Learning earthquake ground motions via conditional generative modeling
Pu Ren,
Rie Nakata,
Maxime Lacour,
Ilan Naiman,
Nori Nakata,
Jialin Song,
Zhengfa Bi,
Osman Asif Malik,
Dmitriy Morozov,
Omri Azencot,
N. Benjamin Erichson,
Michael Mahoney.
| Nat Comm: |
Nature Communications, vol. 17, no. 4021, 2026. |
| arXiv: |
arXiv:2407.15089, 2024. |
Abstract
Predicting high-fidelity ground motions for future earthquakes is crucial for seismic hazard assessment and infrastructure resilience. Conventional empirical simulations suffer from sparse sensor distribution and geographically localized earthquake locations, while physics-based methods are computationally intensive and require accurate representations of Earth structures and earthquake sources. We propose an artificial intelligence (AI) spectrogram generator, Conditional Generative Modeling for Ground Motion (CGM-GM). CGM-GM leverages earthquake magnitudes and geographic coordinates of earthquakes and sensors as inputs, when postprocessed with phase information, capturing spatially continuous Fourier amplitude spectra (FAS) as well as properties such as P and S arrivals, and waveform durations, without explicit physics constraints.
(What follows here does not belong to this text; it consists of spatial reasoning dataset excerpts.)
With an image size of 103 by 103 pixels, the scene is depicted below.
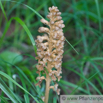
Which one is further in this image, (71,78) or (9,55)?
(71,78)

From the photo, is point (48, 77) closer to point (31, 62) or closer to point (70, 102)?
point (70, 102)

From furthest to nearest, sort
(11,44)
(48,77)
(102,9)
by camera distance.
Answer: (102,9) < (11,44) < (48,77)

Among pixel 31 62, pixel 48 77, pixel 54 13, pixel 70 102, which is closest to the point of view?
pixel 54 13

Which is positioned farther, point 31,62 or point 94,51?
point 94,51

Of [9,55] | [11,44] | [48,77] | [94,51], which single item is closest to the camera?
[48,77]

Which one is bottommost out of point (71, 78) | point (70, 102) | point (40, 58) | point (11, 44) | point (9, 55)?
point (70, 102)

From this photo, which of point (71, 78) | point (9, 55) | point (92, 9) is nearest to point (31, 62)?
point (9, 55)

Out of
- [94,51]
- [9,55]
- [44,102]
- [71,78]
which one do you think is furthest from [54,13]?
[94,51]

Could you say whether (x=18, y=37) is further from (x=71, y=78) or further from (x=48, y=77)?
(x=48, y=77)

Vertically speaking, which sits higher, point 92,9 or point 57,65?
point 92,9
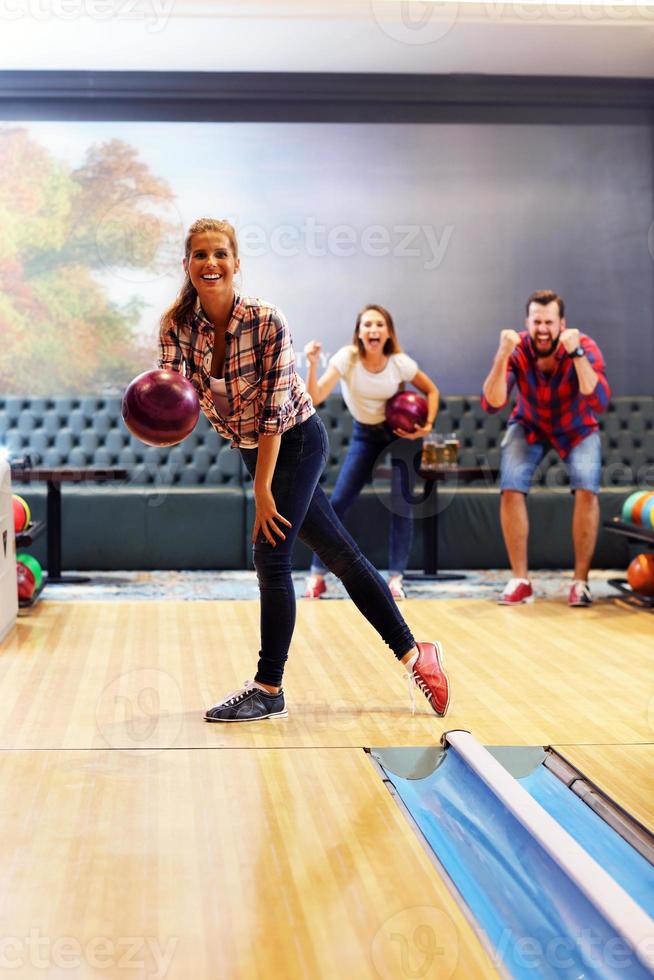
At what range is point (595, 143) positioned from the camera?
8.07 meters

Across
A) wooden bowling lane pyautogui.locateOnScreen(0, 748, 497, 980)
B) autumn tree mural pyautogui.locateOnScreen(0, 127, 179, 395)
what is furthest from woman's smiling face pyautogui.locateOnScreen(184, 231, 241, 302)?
autumn tree mural pyautogui.locateOnScreen(0, 127, 179, 395)

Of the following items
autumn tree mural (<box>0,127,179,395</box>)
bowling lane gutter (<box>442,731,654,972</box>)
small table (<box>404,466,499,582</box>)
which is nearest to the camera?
bowling lane gutter (<box>442,731,654,972</box>)

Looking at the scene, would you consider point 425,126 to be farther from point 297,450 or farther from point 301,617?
point 297,450

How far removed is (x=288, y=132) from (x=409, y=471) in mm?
2739

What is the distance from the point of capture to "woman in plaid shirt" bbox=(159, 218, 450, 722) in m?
3.23

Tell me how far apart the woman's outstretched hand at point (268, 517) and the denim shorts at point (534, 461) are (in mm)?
2739

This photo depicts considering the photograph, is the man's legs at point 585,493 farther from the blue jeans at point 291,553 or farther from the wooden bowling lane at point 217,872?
the wooden bowling lane at point 217,872

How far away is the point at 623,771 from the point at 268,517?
47.0 inches

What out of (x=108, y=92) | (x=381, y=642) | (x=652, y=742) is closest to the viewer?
(x=652, y=742)

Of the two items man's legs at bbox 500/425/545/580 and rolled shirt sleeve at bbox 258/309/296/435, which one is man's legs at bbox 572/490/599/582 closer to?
man's legs at bbox 500/425/545/580

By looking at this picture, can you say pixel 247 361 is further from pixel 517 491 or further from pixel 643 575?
pixel 643 575

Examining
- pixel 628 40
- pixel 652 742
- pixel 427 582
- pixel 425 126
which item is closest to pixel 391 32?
pixel 425 126

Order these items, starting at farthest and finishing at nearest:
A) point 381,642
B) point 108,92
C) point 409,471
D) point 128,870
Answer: point 108,92 < point 409,471 < point 381,642 < point 128,870

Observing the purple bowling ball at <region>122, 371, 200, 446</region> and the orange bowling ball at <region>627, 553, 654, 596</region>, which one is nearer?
the purple bowling ball at <region>122, 371, 200, 446</region>
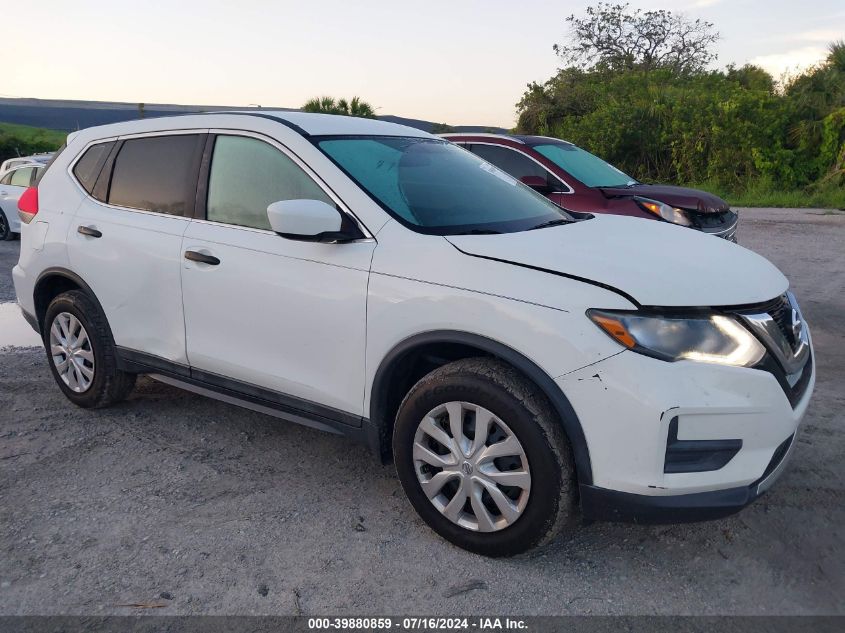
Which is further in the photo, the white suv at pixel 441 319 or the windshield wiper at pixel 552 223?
the windshield wiper at pixel 552 223

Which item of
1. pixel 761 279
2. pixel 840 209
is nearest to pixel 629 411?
pixel 761 279

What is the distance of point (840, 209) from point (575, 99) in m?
10.6

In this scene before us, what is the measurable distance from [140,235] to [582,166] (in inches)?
A: 204

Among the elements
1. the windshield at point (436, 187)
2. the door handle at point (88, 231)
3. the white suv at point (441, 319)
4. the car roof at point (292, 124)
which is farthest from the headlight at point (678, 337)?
the door handle at point (88, 231)

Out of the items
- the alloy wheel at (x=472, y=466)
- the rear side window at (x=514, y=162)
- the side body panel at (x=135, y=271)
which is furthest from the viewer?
the rear side window at (x=514, y=162)

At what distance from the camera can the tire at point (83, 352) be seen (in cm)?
428

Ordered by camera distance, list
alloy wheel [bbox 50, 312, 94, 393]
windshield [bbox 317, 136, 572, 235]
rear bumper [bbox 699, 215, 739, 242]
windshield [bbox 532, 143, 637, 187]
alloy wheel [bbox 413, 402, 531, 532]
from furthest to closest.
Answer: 1. windshield [bbox 532, 143, 637, 187]
2. rear bumper [bbox 699, 215, 739, 242]
3. alloy wheel [bbox 50, 312, 94, 393]
4. windshield [bbox 317, 136, 572, 235]
5. alloy wheel [bbox 413, 402, 531, 532]

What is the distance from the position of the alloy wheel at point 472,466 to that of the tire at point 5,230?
12.8 meters

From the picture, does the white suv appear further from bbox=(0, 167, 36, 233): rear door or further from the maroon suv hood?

This is achieved through a probabilistic autoencoder that extracts latent distributions in the time-frequency domain and variational sequential models for prior and posterior distributions. We evaluate the performance of CGM-GM using small-magnitude earthquake records from the San Francisco Bay Area, a region with high seismic risks. Here, we report that CGM-GM demonstrates potential for complementing physics-based simulations and non-ergodic empirical ground motion models, as well as shows promise in seismology and beyond.